Er hatte gerade irgendeine Zeitschrift voller Prognosen von Zukunftsforschern gelesen, darunter auch die Gewissheit, dass wir bald Computer in den Kontaktlinsen hätten und in der Lage wären, auf sämtliche Informationen der Welt allein mit den Augen zuzugreifen. Dass wir bessere Organe entwickeln würden, dass die Nanotechnologie es uns ermöglichen würde, krebstötende Stoffe in unserem Körper zu erzeugen, dass wir zweihundert Jahre alt werden würden. Manche befürchteten, wir würden in einen Roboterzustand übergehen, aber wir waren bereits so roboterähnlich, programmiert und leicht zu manipulieren. Wir hatten Knöpfe, wir hatten Schaltkreise, und das alles ließ sich aufzeichnen und erklären, neu programmieren und kalibrieren. Die schiere mechanische Unkompliziertheit, diese Kuriosität, die Klitoris auf und ab und im Kreis zu bewegen, um die höchste Lust zu erzeugen, mutete lachhaft einfach an. Und so machten wir es, weil es eine Art von Glück schuf. Wir drücken die Knöpfe, die die Belohnungen liefern. Wieder war der größte Nutzen eines Menschen der, nützlich zu sein. Nicht der, zu konsumieren, nicht der, zu beobachten, sondern der, etwas für andere zu tun, das ihr Leben verbesserte, und sei es nur für ein paar Minuten.

– Jetzt schneller, zischte sie, und ihr Akzent klang plötzlich stärker.

Er beschleunigte die Bewegungen. Er rubbelte und kreiste, und ihre Atmung wurde angestrengter. Ihre Hand packte seine, ihre andere fasste nach ihren Nippeln, erst dem einen und dann dem anderen. Seine Streichbewegungen wurden länger, und sie schrie fast. Vor Jahren war er ziemlich geschickt darin gewesen. Rubys wahnsinnige Orgasmen, die Art, wie sie den Kopf hin und her warf, ein Schwall von trotzigen Neins, ihre Haare, die ihn mit jeder wütenden Kopfdrehung peitschten.

Gleich darauf bäumte Hanne sich auf, eine Reihe von Jas, Schnellers. Das Wasser schwappte über den Wannenrand. Ihr Rücken bog sich, und sie war da und war dann fertig.

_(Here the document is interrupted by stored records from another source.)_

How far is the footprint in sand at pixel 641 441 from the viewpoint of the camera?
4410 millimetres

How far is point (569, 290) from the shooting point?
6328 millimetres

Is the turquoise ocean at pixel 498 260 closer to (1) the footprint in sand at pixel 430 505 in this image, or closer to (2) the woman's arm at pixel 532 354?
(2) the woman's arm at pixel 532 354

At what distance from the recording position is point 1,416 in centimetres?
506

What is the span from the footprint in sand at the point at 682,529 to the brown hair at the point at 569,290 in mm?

Sie drehte sich zu ihm um, berührte seine Wange, seine Lippen. Sie sah ihm in die Augen, fiebrig, suchte nach irgendeinem Anzeichen dafür, dass sie ihn erreicht hatte, dass sie ihn verändert hatte. Als sie nichts fand, drehte sie sich wieder um, mit dem Gesicht zur gefliesten Wand. Sie drückte den Rücken gegen ihn und lachte. Es würde eine Zeit kommen, wo die Welt Leute hervorbrachte, die stärker waren als sie beide. Wo das alles überholt wäre. Aber bis dahin würde es Frauen und Männer wie Hanne und Alan geben, die unvollkommen waren und keinen Weg zur Vollkommenheit hatten.